Peace or war? Midwives keep telling us — a global issue

This year, the key role of midwives in the ongoing climate crisis is in the spotlight.

Every two minutes a woman or girl dies from pregnancy-related complications, and this figure Climate change could get worse Said UNFPAhighlighting the important role that midwives play in mitigating these risks.

“When a crisis occurs, midwives are often the first on the scene, especially in remote areas. They know that Babies are born regardless of the circumstances of the woman giving birth.– whether she is resting at home or fleeing home due to conflict or disaster,” said UNFPA Director-General Dr.Natalia Kanemsaid in a statement commemorating the day..

In addition to their immediate duties of attending births, midwives provide up to 90 percent of other sexual and reproductive health services.

when war broke out

As conflict appears to be escalating, the importance of midwives as critical health care providers is increasing. Their role extends beyond assisting women during childbirth to providing vital psychological support to women and children in distress.

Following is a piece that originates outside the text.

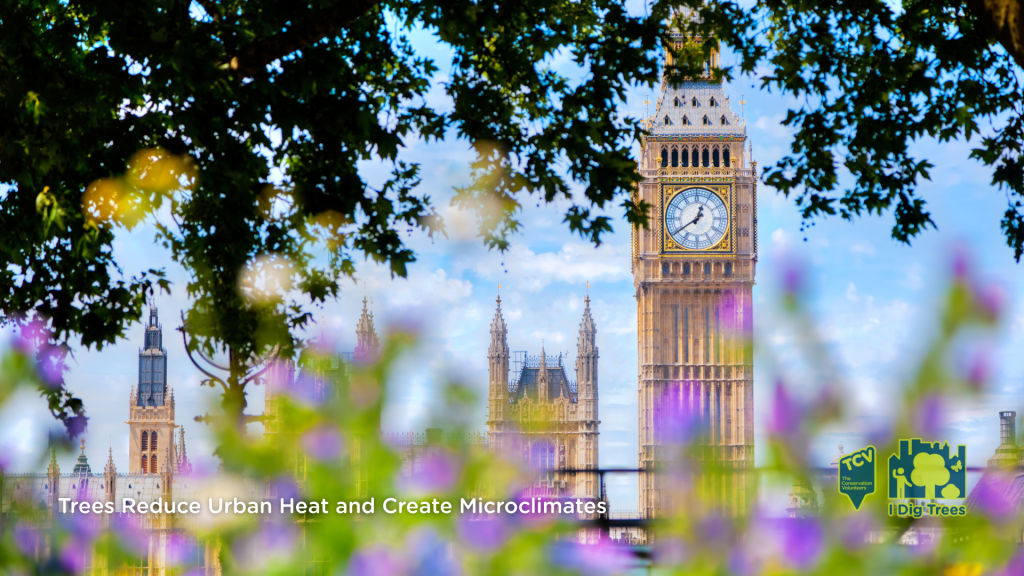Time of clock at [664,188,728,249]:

United Nations World Health Organization (who) commemorated the day with a video introducing Samar Nazmi Muwafi, a midwife and head nurse at Al-Emarati Hospital in Gaza.

Despite her heavy workload, which sees up to 500 female patients in the hospital’s emergency room each day, she stays energized by focusing on patient care.

“I learned to smile. I always draw a smile to give patients a sense of security,” says Samar Nazmi Muwafi.

acute deficit

there is a serious problem There is a shortage of approximately 1 million midwives worldwide.. Reports of harsh working conditions, gender discrimination leading to low wages, and harassment deter many from entering the profession.

According to UNFPA data for 2023; 287,000 women continue to die each year during childbirth.Approximately 2.4 million newborns died Another 2.2 million people are stillborn.

UNFPA says universal access to midwives provides the best and most cost-effective solution to ending preventable maternal deaths. By resolving the midwife shortage, Two-thirds of maternal and newborn deaths could be preventedsaving more than 4.3 million lives a year by 2035.

UNFPA has already supported the education and training of more than 350,000 midwives in line with international standards to improve the quality of care provided by countries, and that work continues.